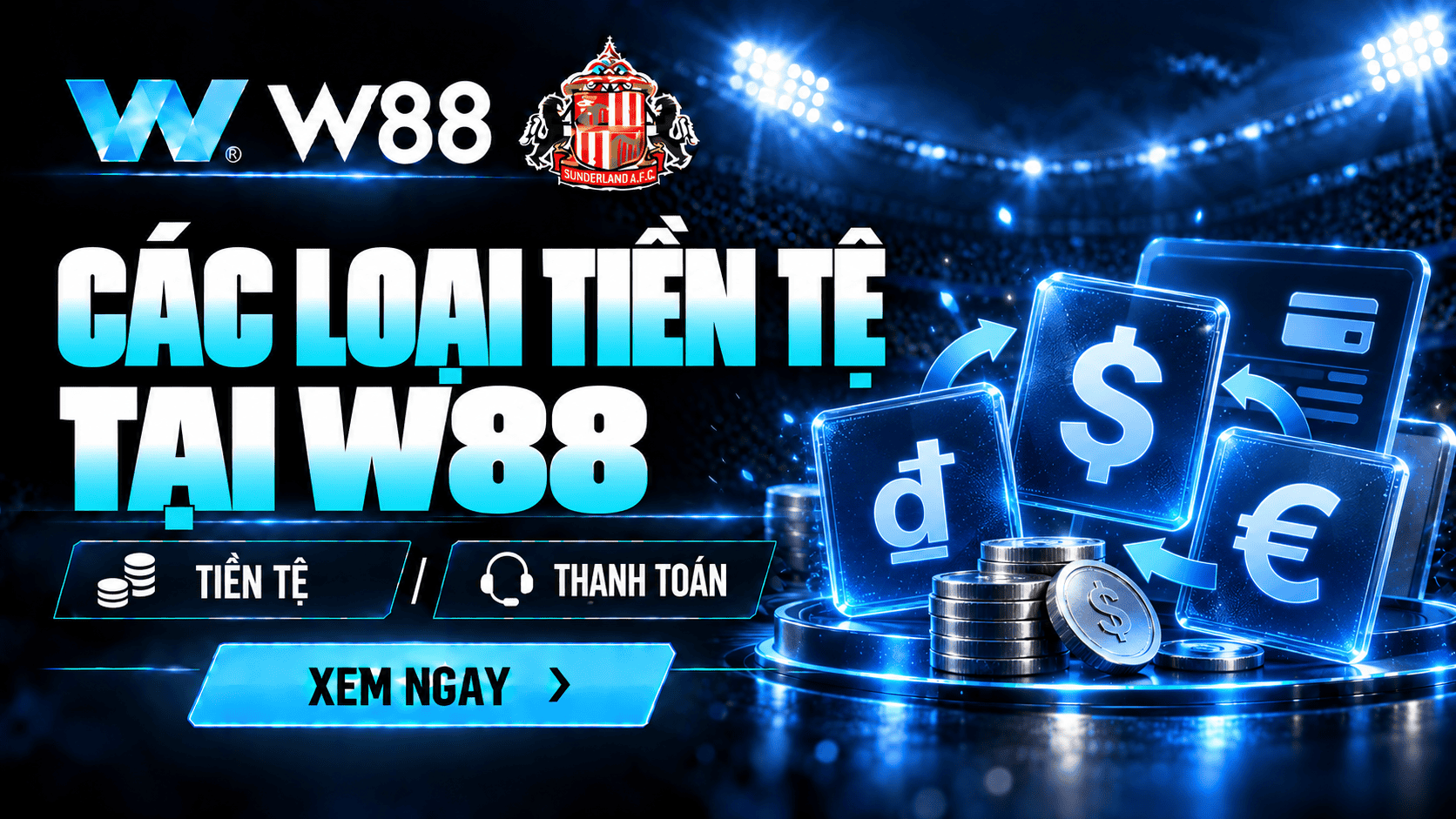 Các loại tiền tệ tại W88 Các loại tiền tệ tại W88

==

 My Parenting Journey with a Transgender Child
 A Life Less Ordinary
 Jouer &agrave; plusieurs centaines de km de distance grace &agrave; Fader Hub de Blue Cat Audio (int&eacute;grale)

---

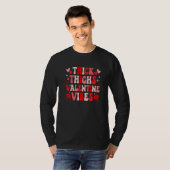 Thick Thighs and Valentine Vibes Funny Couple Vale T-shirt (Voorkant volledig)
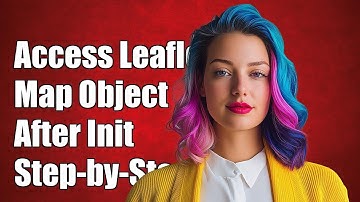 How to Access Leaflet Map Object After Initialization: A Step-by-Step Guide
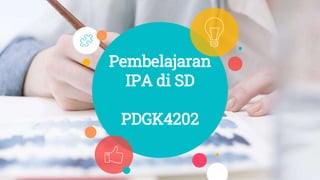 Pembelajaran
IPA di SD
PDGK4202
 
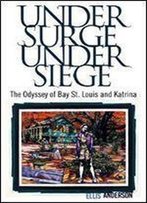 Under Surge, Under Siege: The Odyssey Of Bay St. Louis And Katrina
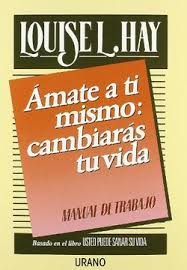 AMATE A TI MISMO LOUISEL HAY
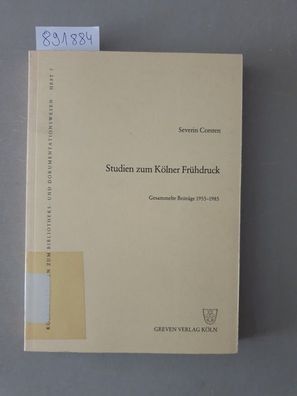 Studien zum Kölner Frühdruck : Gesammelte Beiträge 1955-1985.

Assigned task: A verbatim transcription is needed of the lines above, starting at the line with "My Parenting Journey" and ending at the line with "Jouer &agrave; plusieurs", both included, and of nothing else.

Response for this exercise:
 My Parenting Journey with a Transgender Child
 A Life Less Ordinary
 Jouer &agrave; plusieurs centaines de km de distance grace &agrave; Fader Hub de Blue Cat Audio (int&eacute;grale)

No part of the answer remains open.